I mean worst case (and only provided here as an option), you could check the session is an instance of IDocumentSession and use a custom query in the XXQuery class. Yes, we're getting some coupling, but at least its isolated to the query and not the controller.
@Dominic As far as I can tell we're in agreement here. A generic repository with RavenDB is an anti-pattern because IDocumentSession/ISession is already a generic repository. It doesn't make sense to add the repository pattern on top of the repository pattern.
This is very different from most ORMs where they do not implement the repository pattern.
This was one of my favorite talks of the conference. +1 Kijana!
It's too bad the repository pattern is so misunderstood. IRepository and IRepository of T only makes your code suck because they are too generic to be useful. If you are going to use it, the repository needs to be expressed in domain terms e.g. [I]CustomerRepository. If you want to implement RavenCustomerRepository or (blech) EntityFrameworkCustomerRepository behind than then go for it.
The real benefit comes from fast testing. I don't need / want to test that the database abstraction is working properly when I call save. I can supply an in memory version for that.
João, With RavenDB, you can have the full database as an in memory instance. Requiring no disk access. That is very fast, and require you to write no special code, or contort your system into a pretzel trying to get it to be "Testable"

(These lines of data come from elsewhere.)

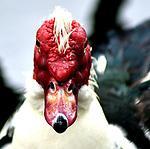 That Duck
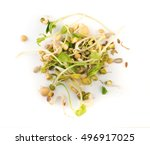 Mix Of Sprouted Flax  Peas ...
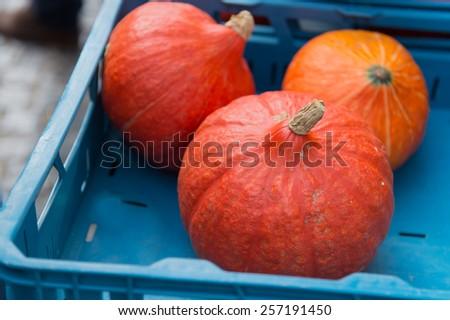 Orange pumpkins at the market - stock photo
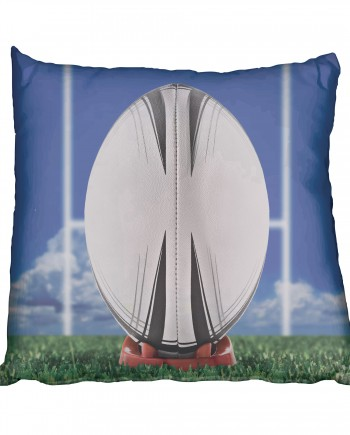 SRC011 -rugby-ball & poles(cushion)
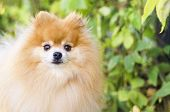 Portrait Of Small Fluffy Ginger Pomeranian German Spitz On Natural Autumn Background. Clever Dog. Tr poster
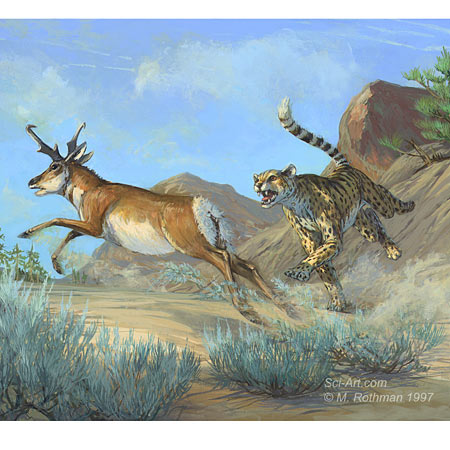 Extinct North American Cheetah and Pronghorn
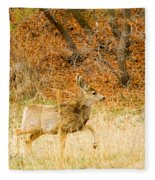 Doe High Stepping On Bald Mountain Fleece Blanket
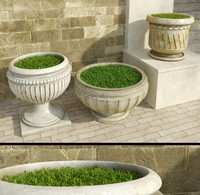 decorative outdoor grass 2 3d max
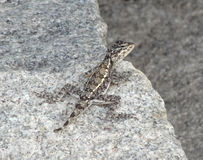 Lizard on stone Royalty Free Stock Photography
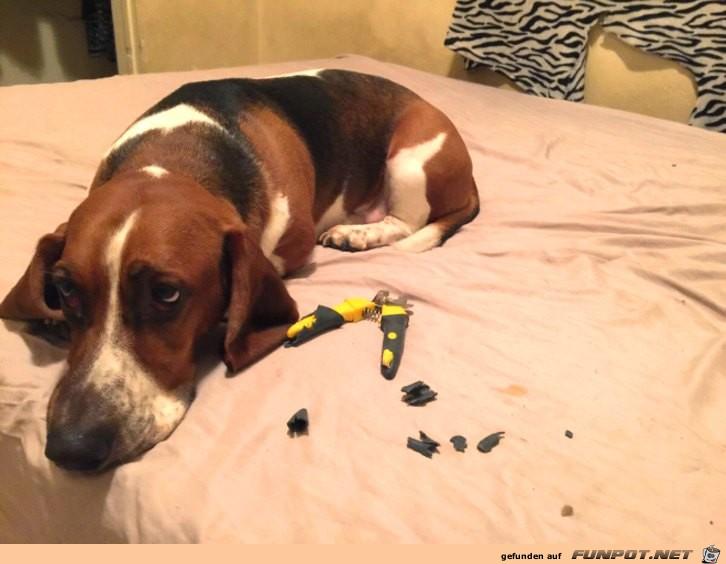nicht-ganz-unschuldige-Hunde-1
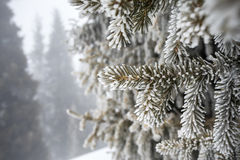 Beautiful pine tree in frost Royalty Free Stock Image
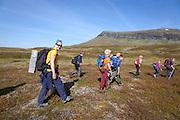 Høsten 2008 gikk Marit Østby Nilsen (bakerst) akkurat samme veg med en fjellrev i bur på ryggen. Da var hun rovviltkontakt for SNO i Tydal og var blant bærerne som fraktet fem fjellrevvalper inn i Sylan for utsetting. Snart syv år etter går hun samme ruta sammen med elever fra Brekken oppvekst- og lokalsenter i Røros. De er landets første skoleelever som får lov til å bli med ut for å se fjellrev i naturen og hvor vellykket redningsaksjonen for fjellreven har blitt. I bakgrunnen fjellet Bandaklumpen.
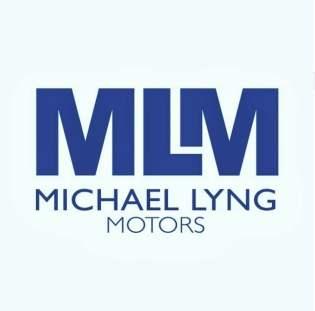MLM-1-1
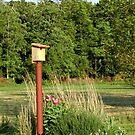 Birdhouse On The Lane by Littlehalfwings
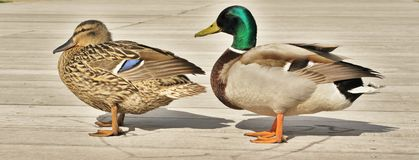 Ducks. Detail of duck and male duck staying in sunshine on the wooden landing stage. Duck is brown-coloured, male duck is staying behind the duck and has green royalty free stock images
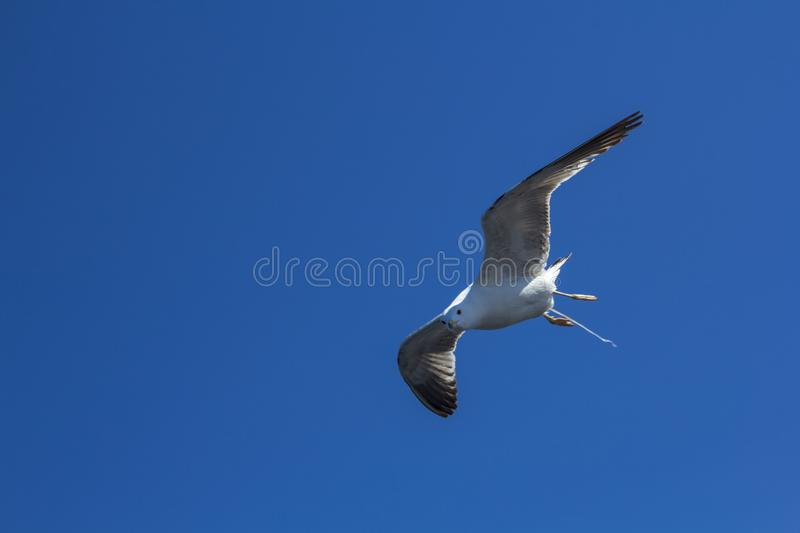 A bird on a clear blue sky. Minimalism. Beautiful seagull soaring in the blue sky. A bird on a clear blue sky and the trail of a flying airplane. Minimalism stock photography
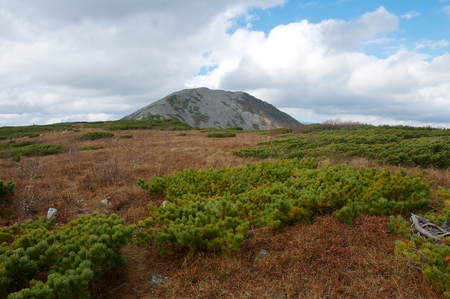 alpine tundra: The top of Mount Snow. The height of 1854 meters. The alpine tundra.
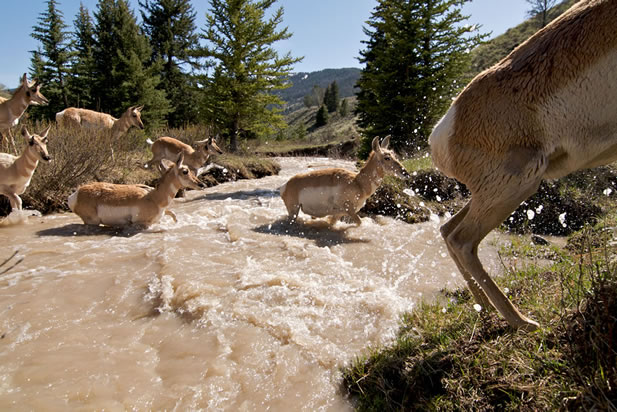 photo of pronghorn crossing a mountain stream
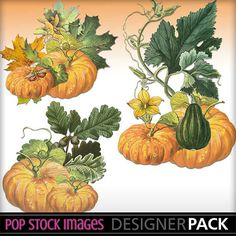 Fall Themed Element Clusters - Pumpkins - Set of 3 PNGS  - Seasonal Clipart - Digital Art Scrapbooking - Journal Clipart - Cardmaking Images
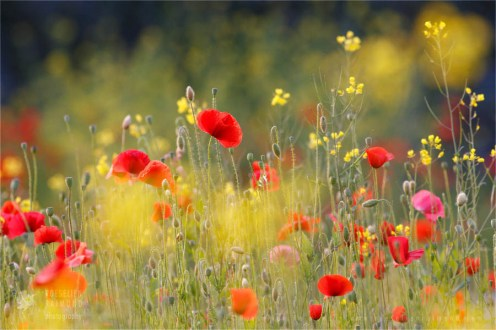 Fine art nature photography poppies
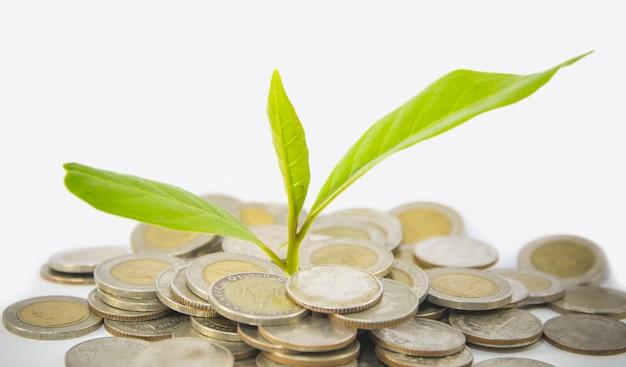パイルシルバーコインとツリートップ成長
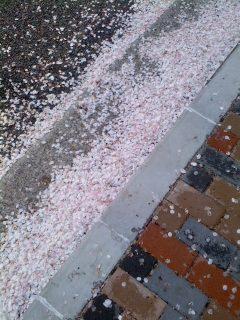 桜吹雪.jpg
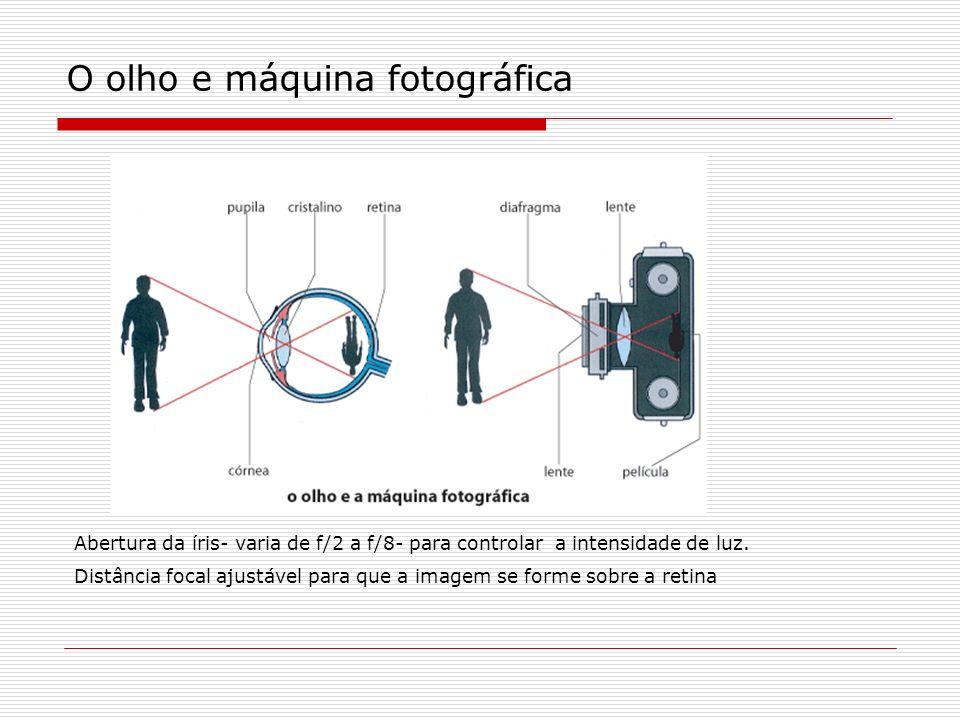 O olho e máquina fotográfica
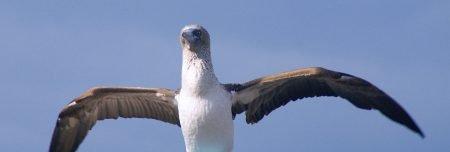 Blaufusstoelpel - Galapagos Kreuzfahrt war der Hammer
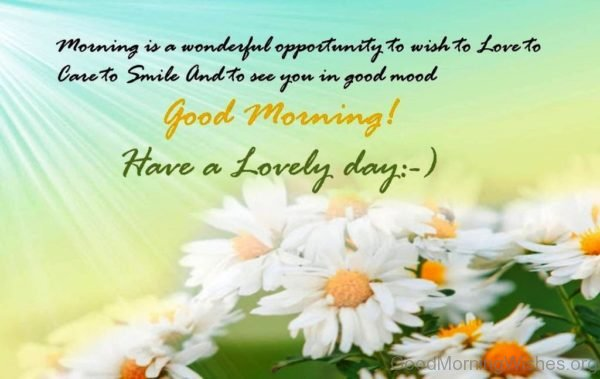 Morning Is A Wonderful Opportunity To Wish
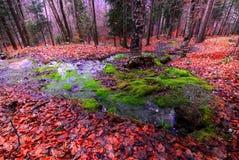 Källa i skogen Royaltyfri Bild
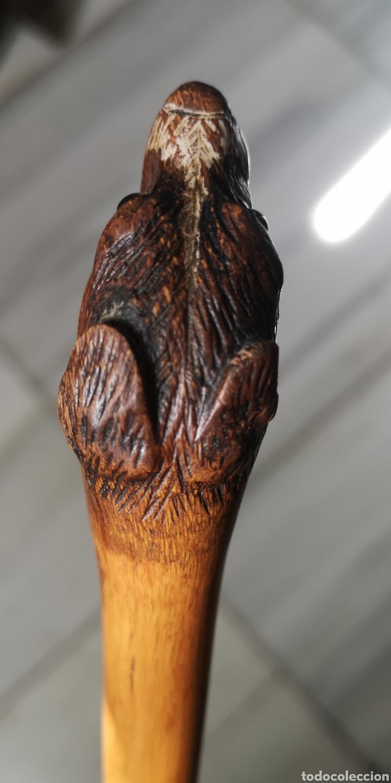 Antigüedades: Precioso bastón de bambú con cabeza tallada de perro principios del siglo XX - Foto 3 - 242314925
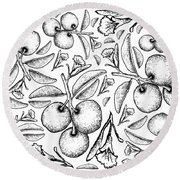 Hand Drawn Background Of Fresh Tallow Plums Round Beach Towel
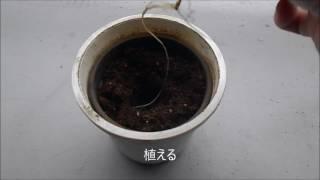 ローズマリー栽培歴7年 はじめてシリーズ(苗づくり) NHK趣味の園芸に...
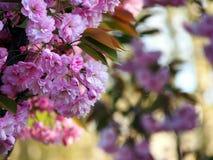 Rosa blommor, japansk körsbär Arkivfoton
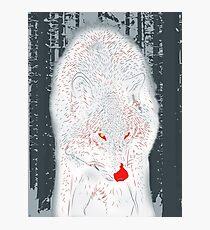 Canis Lupus Photographic Print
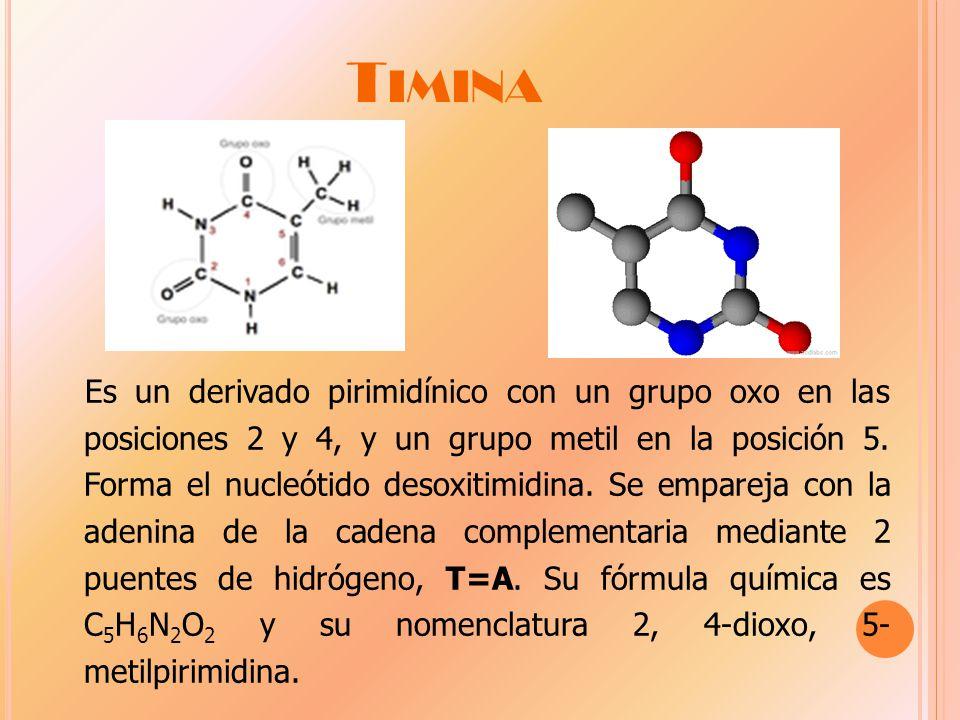 T IMINA Es un derivado pirimidínico con un grupo oxo en las posiciones 2 y 4, y un grupo metil en la posición 5.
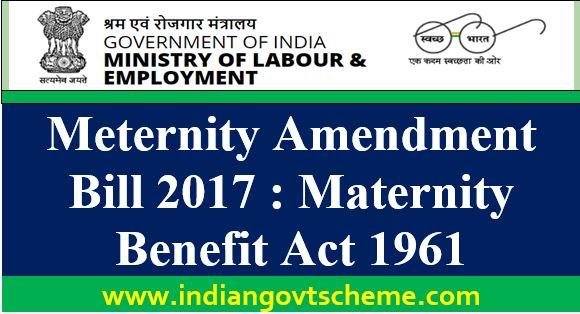 Meternity+amendment+bill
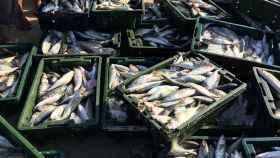 Luchar contra la pesca ilegal con tecnología blockchain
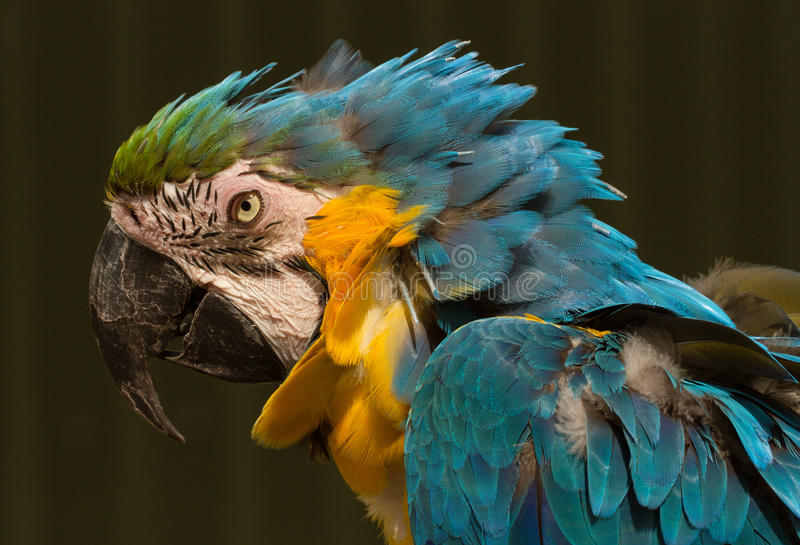 Blue and yellow parrot head. Blue and yellow Parrot Bird of paradise with ruffled feathers stock image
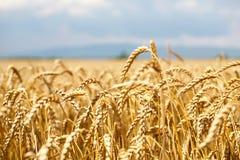 Campo de trigo con el cielo azul y nubes y montaña en fondo Imagen de archivo libre de regalías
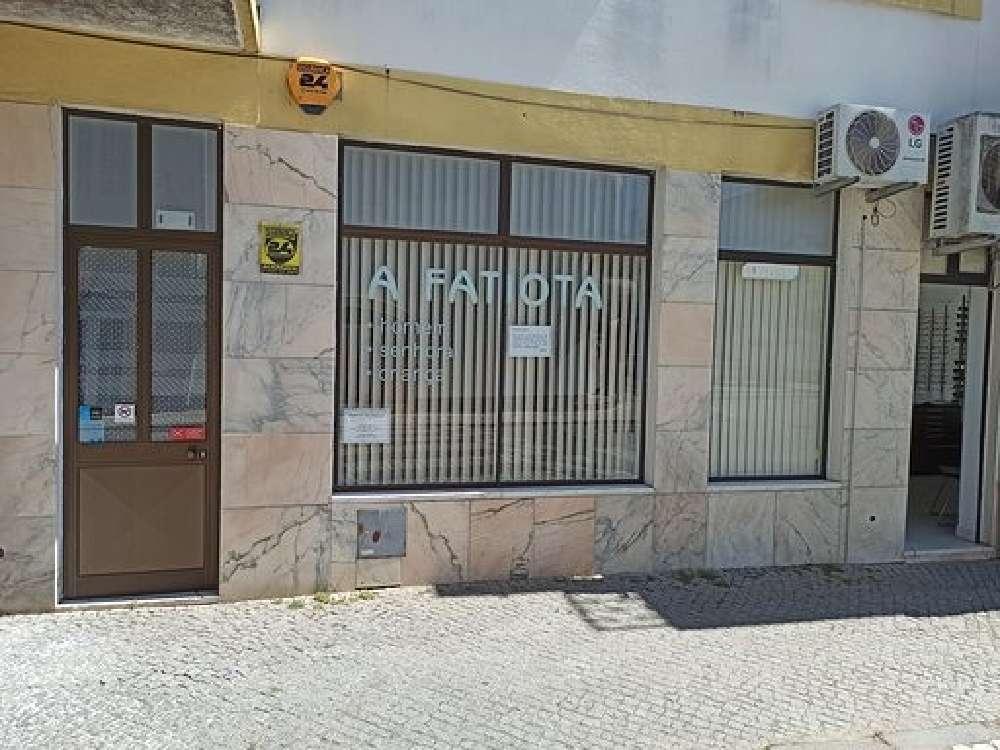 Gavião Gavião kommersiell photo 190167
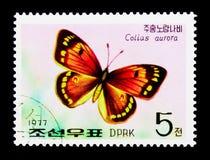 Motyl (Colias zorza), seria, około 1977 Obrazy Stock
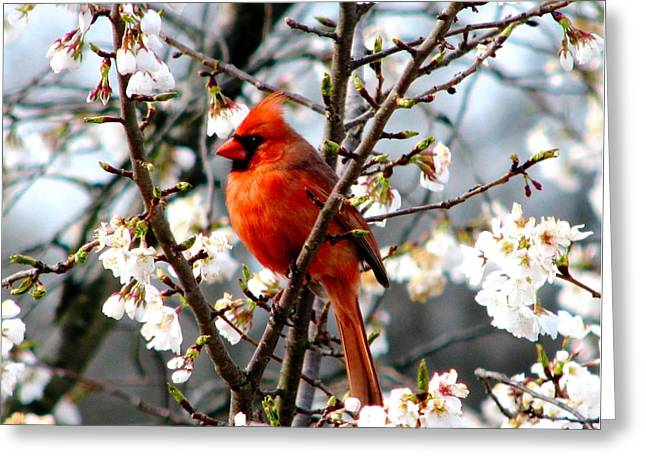 A Cardinal In The Apple Blossoms Greeting Card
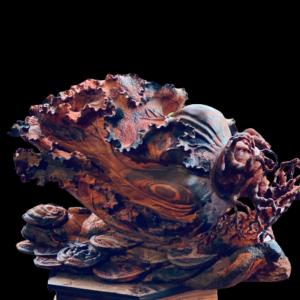 Bắp Cải Phong Thủy Gỗ Trắc Gia Lai 55x39x29cm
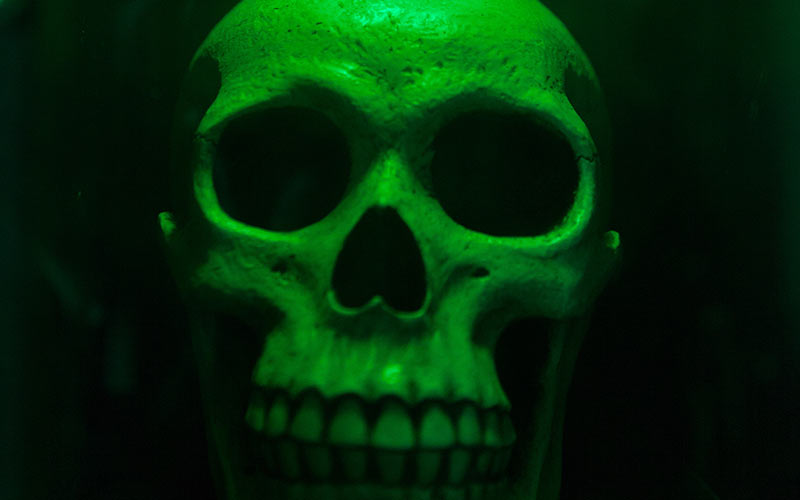 A green highlighted skull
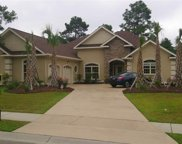 TBD Lot 552 Wood Stork Dr., Conway image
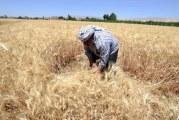 Sýrie: letošní dodávky obilí v ohrožení?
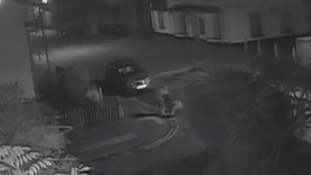 Shocking CCTV shows 79-year-old woman being dragged to the floor by robber in Ipswich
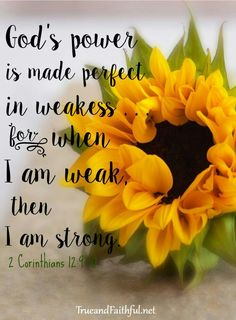 New quotes god strength 2 corinthians Ideas Bible Verses Quotes, Bible Scriptures, Faith Quotes, Wisdom Quotes, Sunflower Quotes, Tattoo Quotes About Strength, Gods Strength, Favorite Bible Verses, Spiritual Quotes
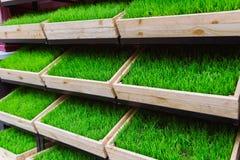 Erba verde in una scatola di legno Fotografie Stock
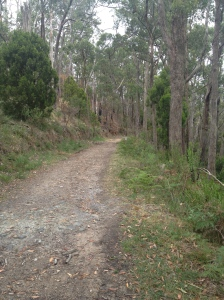 Peaceful bushwalking rather than 'hiking'.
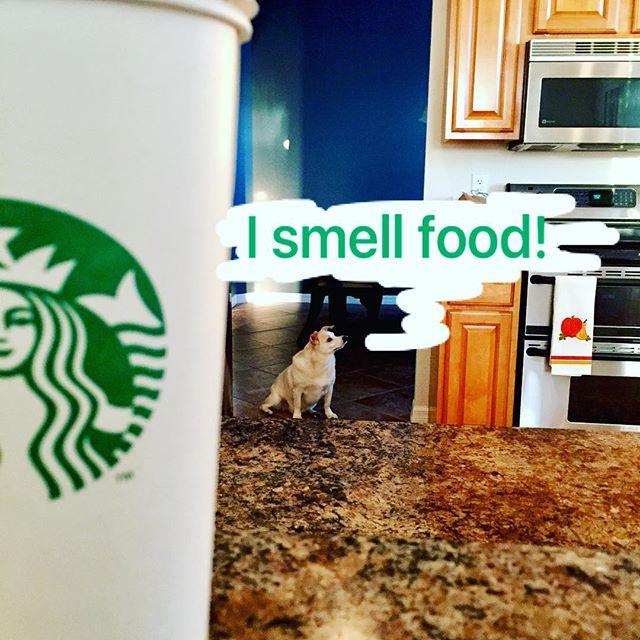 This little guy! 🐕🐾 #dogsofinstagram #breakfasttime #hello #starbucks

How do you handle scenarios where you have data in different databases and so as to not duplicate that data in different data stores, pull that data together from those databases and Raven into one object or collections of objects and do it gracefully without abstracting it away?
@Suedeuno - There are many ways this can play out, but lack of abstraction is critical here.
For one case, assume that they are different raven databases on the same server. In this case, we have one document store and use OpenSession("db-name") to get the data from different databases.
If there are different servers, we might be using sharding. We might be using different stores.
If the databases are on different servers, we might be able to query them simultaneously is the user request has sufficient information and the persistence mechanism supports async. If we're using, say, mysql which doesn't really support async, we have to make choices. If we need information from one db to make the request to others, we have other choices.
It's fairly difficult for an abstraction to encompass all of these scenarios. Ultimately, it doesn't seem very useful. We can abstract away that fact that we need a certain data shape, but then implement that directly against the persistence engine.
@Kijana
I understand that part, say I have some data in SQL server, some in Raven and both maybe shared between different apps. If we were to use Raven, this would likely be a real scenario.